Polymath (πολυμαθής)

Sometimes I feel like I was born in the wrong era.

Usually, this feeling is music-related. Now that I have renewed access to my dad’s old record collection (and a record player, #Hipster), I can’t help but feel that rock music from the ’70s and ’80s surpasses anything being made now. Comparing music from the “olden days” to music now is of course not entirely fair; what still remains has already withstood the test of time, current music hasn’t had to (yet).

Music aside, my wrong-time-feeling also applies to how I feel about science and research. Nowadays, scientific discoveries seem to always be the result of hard work of an entire team of scientists for countless years. There is so much knowledge and information out there, it seems imperative to find one’s own little niche and specialise, specialise, specialise. It is impossible to be a master of all.

However, I long for the golden old days of the polymaths and the homines universalis when academics were interested in all fields. They were allowed, or even required, to branch out, study all sciences, not to mention humanities, linguistics and arts. I’m speaking of people like Galileo Galilei and Leonardo Da Vinci. My favourite person, D’Arcy Thompson, would also be considered a polymath.

A polymath is defined as someone with “knowledge of various matters, drawn from all kinds of studies ranging freely through all the fields of the disciplines, as far as the human mind, with unwearied industry, is able to pursue them” (1). I noticed while perusing the wikipedeia page, that the examples given of Renaissance Men are indeed all men. Even if I was born in the right era to be an homo universalis, I would still have been born the wrong gender.

========

Exercise instructions:
#1 In the essay on polymaths, who does the writer call a favorite person?
#2 Carry on the essay on polymaths from its last sentence.
The rows come from a different source than the essay on polymaths.

Records provided:
========

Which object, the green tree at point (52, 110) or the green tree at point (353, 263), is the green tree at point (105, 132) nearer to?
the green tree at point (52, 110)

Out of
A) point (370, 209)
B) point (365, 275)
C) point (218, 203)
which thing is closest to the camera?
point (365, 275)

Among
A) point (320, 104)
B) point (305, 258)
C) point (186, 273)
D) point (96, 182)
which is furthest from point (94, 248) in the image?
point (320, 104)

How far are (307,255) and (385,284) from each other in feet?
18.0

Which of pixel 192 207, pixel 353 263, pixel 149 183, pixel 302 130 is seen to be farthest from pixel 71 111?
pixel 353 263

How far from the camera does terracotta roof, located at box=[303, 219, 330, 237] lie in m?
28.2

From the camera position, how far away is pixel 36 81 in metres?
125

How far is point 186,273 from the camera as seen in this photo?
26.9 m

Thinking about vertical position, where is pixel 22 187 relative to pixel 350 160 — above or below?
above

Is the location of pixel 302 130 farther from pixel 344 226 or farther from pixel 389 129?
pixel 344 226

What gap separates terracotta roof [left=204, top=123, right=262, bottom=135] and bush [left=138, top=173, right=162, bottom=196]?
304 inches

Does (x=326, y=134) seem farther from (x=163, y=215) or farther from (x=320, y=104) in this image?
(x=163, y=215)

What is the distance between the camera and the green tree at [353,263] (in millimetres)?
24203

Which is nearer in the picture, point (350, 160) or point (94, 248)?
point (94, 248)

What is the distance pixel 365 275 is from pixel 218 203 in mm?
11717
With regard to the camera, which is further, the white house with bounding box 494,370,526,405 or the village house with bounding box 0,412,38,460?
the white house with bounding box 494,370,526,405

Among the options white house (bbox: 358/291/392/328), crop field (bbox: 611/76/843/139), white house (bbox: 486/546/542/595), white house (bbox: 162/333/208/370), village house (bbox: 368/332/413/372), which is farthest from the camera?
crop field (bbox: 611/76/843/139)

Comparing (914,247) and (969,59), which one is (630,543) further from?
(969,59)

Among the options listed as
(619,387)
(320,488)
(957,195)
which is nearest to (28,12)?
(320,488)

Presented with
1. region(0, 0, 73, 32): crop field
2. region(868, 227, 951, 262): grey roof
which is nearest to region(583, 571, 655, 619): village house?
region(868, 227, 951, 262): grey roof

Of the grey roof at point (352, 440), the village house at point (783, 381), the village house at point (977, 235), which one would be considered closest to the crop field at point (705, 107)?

========

Response list:
#1 D'Arcy Thompson.

#2
However, there are at least a few examples of female polymaths, and I wanted to introduce you to one of them: Dorothy Wrinch. Just in case you wanted a more nuanced example.
dorothy_maud_wrinch
Dorothy Maud Wrinch (12 September 1894 – 11 February 1976)
Dorothy Wrinch was a mathematician by training but also showed interest in physics, biochemistry and philosophy. She is someone who – even though I’ve only recently heard of her – is an excellent example of the homo universalis I wish I could be. She was also a friend of D’Arcy Thompson, though if I remember correctly, they mostly upheld a written correspondence.

In any case, Dorothy is known for her mathematical approaches to explaining biological structures, such as DNA and proteins. Most notably, she proposed a mathematical model for protein structure that – albeit later disproved – set the stage for biomathematical approaches to structural biology, and mathematical interpretations of X-ray crystallography.
She was a founding member of the Theoretical Biology Club, a group of scientists who believed that an interdisciplinary approach of philosophy, mathematics, physics, chemistry and biology, could lead to the understanding and investigation of living organisms.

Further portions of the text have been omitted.